**Your goal:**
All records should be reproduced verbatim.

Records from a data source:
• • • • • • •

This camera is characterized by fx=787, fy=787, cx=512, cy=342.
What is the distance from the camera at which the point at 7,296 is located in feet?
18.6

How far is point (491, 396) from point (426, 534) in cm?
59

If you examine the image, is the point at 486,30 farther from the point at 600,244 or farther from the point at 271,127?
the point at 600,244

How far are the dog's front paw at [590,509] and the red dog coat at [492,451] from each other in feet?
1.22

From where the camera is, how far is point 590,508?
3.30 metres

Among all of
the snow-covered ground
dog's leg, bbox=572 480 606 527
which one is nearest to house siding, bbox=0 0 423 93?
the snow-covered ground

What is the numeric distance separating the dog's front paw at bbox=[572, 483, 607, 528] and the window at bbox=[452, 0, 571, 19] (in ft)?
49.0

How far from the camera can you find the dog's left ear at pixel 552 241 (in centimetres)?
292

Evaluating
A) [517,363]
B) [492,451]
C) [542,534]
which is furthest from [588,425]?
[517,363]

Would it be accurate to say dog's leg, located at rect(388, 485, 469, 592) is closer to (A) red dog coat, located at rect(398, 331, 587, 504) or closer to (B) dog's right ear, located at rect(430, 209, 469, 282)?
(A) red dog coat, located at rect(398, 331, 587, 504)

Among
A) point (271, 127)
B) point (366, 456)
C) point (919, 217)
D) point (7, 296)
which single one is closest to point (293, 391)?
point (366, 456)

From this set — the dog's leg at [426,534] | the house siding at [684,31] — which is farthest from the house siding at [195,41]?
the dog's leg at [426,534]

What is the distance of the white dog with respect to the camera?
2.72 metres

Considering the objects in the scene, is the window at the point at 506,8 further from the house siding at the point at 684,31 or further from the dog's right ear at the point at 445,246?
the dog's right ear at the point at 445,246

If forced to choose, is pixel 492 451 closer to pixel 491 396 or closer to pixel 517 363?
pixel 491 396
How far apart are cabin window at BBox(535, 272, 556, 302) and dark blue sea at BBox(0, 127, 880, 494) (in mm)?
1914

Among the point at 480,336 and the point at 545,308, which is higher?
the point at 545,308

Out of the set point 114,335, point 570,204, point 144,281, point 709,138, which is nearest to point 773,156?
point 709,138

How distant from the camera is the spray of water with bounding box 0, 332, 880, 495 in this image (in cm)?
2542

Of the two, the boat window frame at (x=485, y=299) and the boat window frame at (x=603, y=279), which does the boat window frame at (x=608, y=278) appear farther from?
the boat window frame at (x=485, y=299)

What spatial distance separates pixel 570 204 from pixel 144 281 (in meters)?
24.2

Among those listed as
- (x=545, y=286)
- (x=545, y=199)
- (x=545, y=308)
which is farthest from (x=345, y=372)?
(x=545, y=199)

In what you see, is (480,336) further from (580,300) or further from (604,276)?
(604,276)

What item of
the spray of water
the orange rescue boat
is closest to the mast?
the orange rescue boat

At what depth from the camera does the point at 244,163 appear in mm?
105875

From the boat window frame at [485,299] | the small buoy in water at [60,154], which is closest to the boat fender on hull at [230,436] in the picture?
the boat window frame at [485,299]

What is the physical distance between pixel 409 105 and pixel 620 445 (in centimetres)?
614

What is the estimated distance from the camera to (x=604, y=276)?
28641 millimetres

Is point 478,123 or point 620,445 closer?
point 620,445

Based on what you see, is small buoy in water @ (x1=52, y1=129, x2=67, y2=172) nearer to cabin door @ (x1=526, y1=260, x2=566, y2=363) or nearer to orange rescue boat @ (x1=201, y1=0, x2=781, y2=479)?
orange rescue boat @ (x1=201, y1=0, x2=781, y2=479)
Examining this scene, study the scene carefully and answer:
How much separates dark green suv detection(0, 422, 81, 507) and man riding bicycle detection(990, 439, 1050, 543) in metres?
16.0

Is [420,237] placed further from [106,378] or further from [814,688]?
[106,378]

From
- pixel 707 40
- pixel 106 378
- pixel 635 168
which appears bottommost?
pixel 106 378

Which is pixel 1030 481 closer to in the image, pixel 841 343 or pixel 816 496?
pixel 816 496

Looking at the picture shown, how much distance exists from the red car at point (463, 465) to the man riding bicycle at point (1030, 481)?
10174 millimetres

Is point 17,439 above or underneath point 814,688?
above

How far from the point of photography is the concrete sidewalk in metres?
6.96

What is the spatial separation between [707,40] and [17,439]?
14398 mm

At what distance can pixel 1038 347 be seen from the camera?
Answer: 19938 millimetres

• • • • • • •

**Reply:**
This camera is characterized by fx=787, fy=787, cx=512, cy=342.
What is the distance from the camera at which the point at 7,296 is located in feet?
18.6

How far is point (491, 396) from point (426, 534) in cm?
59

If you examine the image, is the point at 486,30 farther from the point at 600,244 or farther from the point at 271,127?
the point at 600,244

How far are the dog's front paw at [590,509] and the red dog coat at [492,451] from each other in feet?
1.22

From where the camera is, how far is point 590,508?
3.30 metres

Among all of
the snow-covered ground
dog's leg, bbox=572 480 606 527
which one is nearest to house siding, bbox=0 0 423 93?
the snow-covered ground

What is the numeric distance separating the dog's front paw at bbox=[572, 483, 607, 528] and the window at bbox=[452, 0, 571, 19] (in ft)?
49.0

How far from the camera can you find the dog's left ear at pixel 552 241 (in centimetres)?
292

Evaluating
A) [517,363]
B) [492,451]
C) [542,534]
which is furthest from [588,425]?
[517,363]

Would it be accurate to say dog's leg, located at rect(388, 485, 469, 592) is closer to (A) red dog coat, located at rect(398, 331, 587, 504) or closer to (B) dog's right ear, located at rect(430, 209, 469, 282)?
(A) red dog coat, located at rect(398, 331, 587, 504)

Among
A) point (271, 127)
B) point (366, 456)
C) point (919, 217)
D) point (7, 296)
which single one is closest to point (293, 391)?
point (366, 456)

From this set — the dog's leg at [426,534] | the house siding at [684,31] — which is farthest from the house siding at [195,41]?
the dog's leg at [426,534]

What is the distance of the white dog with respect to the camera?
2.72 metres

Considering the objects in the scene, is the window at the point at 506,8 further from the house siding at the point at 684,31 or further from the dog's right ear at the point at 445,246?
the dog's right ear at the point at 445,246

If forced to choose, is pixel 492 451 closer to pixel 491 396 or closer to pixel 517 363?
pixel 491 396
How far apart are cabin window at BBox(535, 272, 556, 302) and dark blue sea at BBox(0, 127, 880, 494) (in mm)?
1914

Among the point at 480,336 and the point at 545,308, which is higher?
the point at 545,308

Out of the set point 114,335, point 570,204, point 144,281, point 709,138, which is nearest to point 773,156?
point 709,138

How distant from the camera is the spray of water with bounding box 0, 332, 880, 495 in this image (in cm)?
2542

Of the two, the boat window frame at (x=485, y=299) and the boat window frame at (x=603, y=279), which does the boat window frame at (x=608, y=278) appear farther from?
the boat window frame at (x=485, y=299)

What spatial distance separates pixel 570 204 from pixel 144 281 (in meters)?
24.2

Among those listed as
- (x=545, y=286)
- (x=545, y=199)
- (x=545, y=308)
which is farthest from (x=345, y=372)?
(x=545, y=199)

In what you see, is (480,336) further from (580,300) or further from (604,276)?
(604,276)

What item of
the spray of water
the orange rescue boat
is closest to the mast?
the orange rescue boat

At what depth from the camera does the point at 244,163 appear in mm?
105875

From the boat window frame at [485,299] | the small buoy in water at [60,154], which is closest to the boat fender on hull at [230,436] in the picture?
the boat window frame at [485,299]

What is the physical distance between pixel 409 105 and pixel 620 445 (in centimetres)?
614

What is the estimated distance from the camera to (x=604, y=276)?
28641 millimetres

Is point 478,123 or point 620,445 closer?
point 620,445

Based on what you see, is small buoy in water @ (x1=52, y1=129, x2=67, y2=172) nearer to cabin door @ (x1=526, y1=260, x2=566, y2=363) or nearer to orange rescue boat @ (x1=201, y1=0, x2=781, y2=479)?
orange rescue boat @ (x1=201, y1=0, x2=781, y2=479)
Examining this scene, study the scene carefully and answer:
How much separates dark green suv detection(0, 422, 81, 507) and man riding bicycle detection(990, 439, 1050, 543) in metres?
16.0

Is [420,237] placed further from [106,378] or further from [814,688]?
[106,378]

From
- pixel 707 40
- pixel 106 378
- pixel 635 168
which appears bottommost?
pixel 106 378

Which is pixel 1030 481 closer to in the image, pixel 841 343 or pixel 816 496?
pixel 816 496

Looking at the picture shown, how much distance exists from the red car at point (463, 465) to the man riding bicycle at point (1030, 481)?
10174 millimetres

Is point 17,439 above or underneath point 814,688?
above

How far from the point of photography is the concrete sidewalk in metres?
6.96

What is the spatial separation between [707,40] and [17,439]?
14398 mm

At what distance can pixel 1038 347 be seen from the camera?
Answer: 19938 millimetres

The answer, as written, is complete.